第7話「恋人たちの予感」
暗喩表現で読み解く心理。
晴との食事の場で陸生は写真スタジオでのバイトに挑戦することを打ち明ける。
陸生が前向きになって行くことを喜ぶ晴。
一方、将来が見えず不安を抱える浪は、焦りから榀子に辛く当たってしまう。
浪との距離感を図れずにいた榀子は陸生に相談するが、思いがけない陸生の言葉に励まされ改めて浪と向き合おうとするのだった。
出典:TVアニメ「イエスタデイをうたって」公式サイト
今回の暗喩表現を以下の3シーンについてまとめます。
①高校にて浪と榀子
②浪の家にて浪と榀子
③榀子のマンションの前にてリクオと榀子

①高校にて浪と榀子
高校にて、浪が化学準備室の榀子を訪ねて行くシーン。
画面右:椅子に座った榀子は、服・白衣・椅子が全て白で統一されているのに対し、
画面左:立ったままの浪だけが真っ黒な学ランに身を包み、化学準備室の中で孤立している。

➡️榀子(化学準備室)の中の浪はまだ湧(ゆう)の弟なのに、浪自身はそれを認められず、榀子にとっての”何者か”になろうと孤立している様子の暗喩。


【②
浪の家にて浪と榀子
①で言い争いになってしまった2人だが、後日、榀子は穏やかに浪の家を訪れる。
この時の榀子の服装は、薄く青みがかった白のブラウスに、ミントグリーンのカーディガン、赤みがかったピンク色のスカート
浪が学ランの中に着ている服の色も
ミントグリーン。浪の頬の色は赤みがかったピンク色。
さらにそれらの色は、部屋にかけてある4月のカレンダーの桜並木の写真の配色そっくりで、芝生桜並木青い空に浮かぶ白い雲そのものである。
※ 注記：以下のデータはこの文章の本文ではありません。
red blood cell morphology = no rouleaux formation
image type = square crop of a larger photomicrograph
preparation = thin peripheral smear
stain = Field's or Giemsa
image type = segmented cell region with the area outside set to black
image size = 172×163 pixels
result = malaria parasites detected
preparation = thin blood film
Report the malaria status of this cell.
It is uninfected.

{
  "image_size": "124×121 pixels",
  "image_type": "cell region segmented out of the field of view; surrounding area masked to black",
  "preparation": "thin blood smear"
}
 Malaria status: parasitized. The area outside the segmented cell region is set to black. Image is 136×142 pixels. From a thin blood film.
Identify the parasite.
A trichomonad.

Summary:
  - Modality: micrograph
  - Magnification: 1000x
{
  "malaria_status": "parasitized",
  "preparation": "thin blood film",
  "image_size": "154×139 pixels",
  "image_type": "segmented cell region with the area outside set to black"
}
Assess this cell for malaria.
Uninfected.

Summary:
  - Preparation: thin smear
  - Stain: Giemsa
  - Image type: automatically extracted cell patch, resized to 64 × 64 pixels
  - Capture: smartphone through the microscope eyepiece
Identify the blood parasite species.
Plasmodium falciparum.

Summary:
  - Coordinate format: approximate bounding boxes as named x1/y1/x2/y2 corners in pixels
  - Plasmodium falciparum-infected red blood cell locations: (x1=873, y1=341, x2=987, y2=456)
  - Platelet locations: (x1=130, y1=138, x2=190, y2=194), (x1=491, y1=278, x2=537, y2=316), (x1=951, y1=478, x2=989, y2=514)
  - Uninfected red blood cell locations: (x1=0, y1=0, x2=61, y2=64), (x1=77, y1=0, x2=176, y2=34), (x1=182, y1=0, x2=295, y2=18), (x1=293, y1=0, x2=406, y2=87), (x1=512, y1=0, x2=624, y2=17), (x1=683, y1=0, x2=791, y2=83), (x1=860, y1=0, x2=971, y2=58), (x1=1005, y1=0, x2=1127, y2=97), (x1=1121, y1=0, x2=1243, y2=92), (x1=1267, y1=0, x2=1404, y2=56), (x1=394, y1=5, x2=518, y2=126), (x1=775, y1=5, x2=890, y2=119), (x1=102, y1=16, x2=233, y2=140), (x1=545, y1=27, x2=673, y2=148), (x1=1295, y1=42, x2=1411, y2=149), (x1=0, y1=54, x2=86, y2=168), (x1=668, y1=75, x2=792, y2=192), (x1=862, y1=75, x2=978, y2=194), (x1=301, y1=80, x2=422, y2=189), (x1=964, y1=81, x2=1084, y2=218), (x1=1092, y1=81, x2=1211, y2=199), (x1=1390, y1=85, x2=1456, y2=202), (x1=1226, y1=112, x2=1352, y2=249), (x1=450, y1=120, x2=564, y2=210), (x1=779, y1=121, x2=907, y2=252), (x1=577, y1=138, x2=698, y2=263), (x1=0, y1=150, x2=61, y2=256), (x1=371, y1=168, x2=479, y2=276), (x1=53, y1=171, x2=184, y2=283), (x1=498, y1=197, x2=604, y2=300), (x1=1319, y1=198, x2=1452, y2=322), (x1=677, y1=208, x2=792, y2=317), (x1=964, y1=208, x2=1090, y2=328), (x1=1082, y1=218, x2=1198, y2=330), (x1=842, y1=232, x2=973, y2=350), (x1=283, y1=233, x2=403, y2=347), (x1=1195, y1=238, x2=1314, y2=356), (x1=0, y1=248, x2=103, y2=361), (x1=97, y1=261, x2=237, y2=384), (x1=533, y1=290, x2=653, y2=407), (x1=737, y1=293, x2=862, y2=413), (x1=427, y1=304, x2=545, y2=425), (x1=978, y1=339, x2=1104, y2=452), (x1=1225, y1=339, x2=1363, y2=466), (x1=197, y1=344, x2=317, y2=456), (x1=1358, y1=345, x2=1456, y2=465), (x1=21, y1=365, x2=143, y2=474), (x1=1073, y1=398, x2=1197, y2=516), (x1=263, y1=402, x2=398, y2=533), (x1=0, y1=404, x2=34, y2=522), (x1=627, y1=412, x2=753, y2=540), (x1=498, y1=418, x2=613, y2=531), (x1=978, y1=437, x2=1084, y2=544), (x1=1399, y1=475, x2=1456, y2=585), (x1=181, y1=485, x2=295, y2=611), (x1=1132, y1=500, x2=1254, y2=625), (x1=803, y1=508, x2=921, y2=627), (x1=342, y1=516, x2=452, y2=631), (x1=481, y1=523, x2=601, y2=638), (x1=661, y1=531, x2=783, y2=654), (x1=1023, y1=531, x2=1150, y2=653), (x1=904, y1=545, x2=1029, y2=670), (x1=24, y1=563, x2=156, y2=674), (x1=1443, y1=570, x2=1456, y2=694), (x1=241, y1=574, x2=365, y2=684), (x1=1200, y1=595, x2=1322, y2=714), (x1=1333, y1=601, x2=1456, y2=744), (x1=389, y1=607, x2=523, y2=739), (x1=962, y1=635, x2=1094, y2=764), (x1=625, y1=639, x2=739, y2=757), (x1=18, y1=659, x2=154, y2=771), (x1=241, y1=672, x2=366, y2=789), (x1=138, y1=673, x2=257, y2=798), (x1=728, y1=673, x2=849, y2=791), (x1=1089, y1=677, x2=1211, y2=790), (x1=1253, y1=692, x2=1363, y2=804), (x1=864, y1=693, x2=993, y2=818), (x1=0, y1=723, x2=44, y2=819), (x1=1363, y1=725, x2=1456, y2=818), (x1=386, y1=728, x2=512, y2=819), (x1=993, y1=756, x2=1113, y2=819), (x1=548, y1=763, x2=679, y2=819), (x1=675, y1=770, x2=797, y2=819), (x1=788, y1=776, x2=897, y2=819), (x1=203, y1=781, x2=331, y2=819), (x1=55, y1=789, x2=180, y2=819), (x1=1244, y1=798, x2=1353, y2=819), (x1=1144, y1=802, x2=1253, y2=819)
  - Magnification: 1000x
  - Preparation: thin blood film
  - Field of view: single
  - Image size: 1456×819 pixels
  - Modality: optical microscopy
➡️①では白と黒の対立的な2人だったが、ミントグリーンとピンクの春らしい配色で統一されていて、2人が少し心を通わせる様子が描かれている。
➡️さらにこれまで湧の象徴として描かれてきた桜・春という季節を榀子が自然に服装に取り入れていることから、榀子の湧に対する捉え方が少し変化した(一歩前に踏み出した)ことが読み取れる。


【③
榀子のマンションの前にてリクオと榀子
浪に抱きしめられた後、リクオに会いに行く榀子。マンションの前で「湧くんのことは今でも忘れられない。でも私なりに整理をつけたつもりだった。前向きになろうと思った。でも中途半端だったと打ち明ける。
このとき背景には◯と□の灯りがともり、空には半月が浮かんでいる。

➡️禅の世界において、◯は「宇宙そのもの」、□は「とらわれた心」を表す。
□(=とらわれた心)はこれまで何度も描かれてきた榀子の心そのものであり、その□が◯になる途中で、まさに空に浮かぶ半月のように”中途半端”な状態になっている
つまり、榀子がとらわれた心から確実に一歩踏み出したのだが、まだ変化の途中にあることの暗喩である。


以上、今回の暗喩表現を考察してみました。
それぞれの解釈があると思いますのでこれが正解というつもりはありません。
セリフ以外の部分でアニメーションだからこそ見せられる心理描写が巧みな作品です。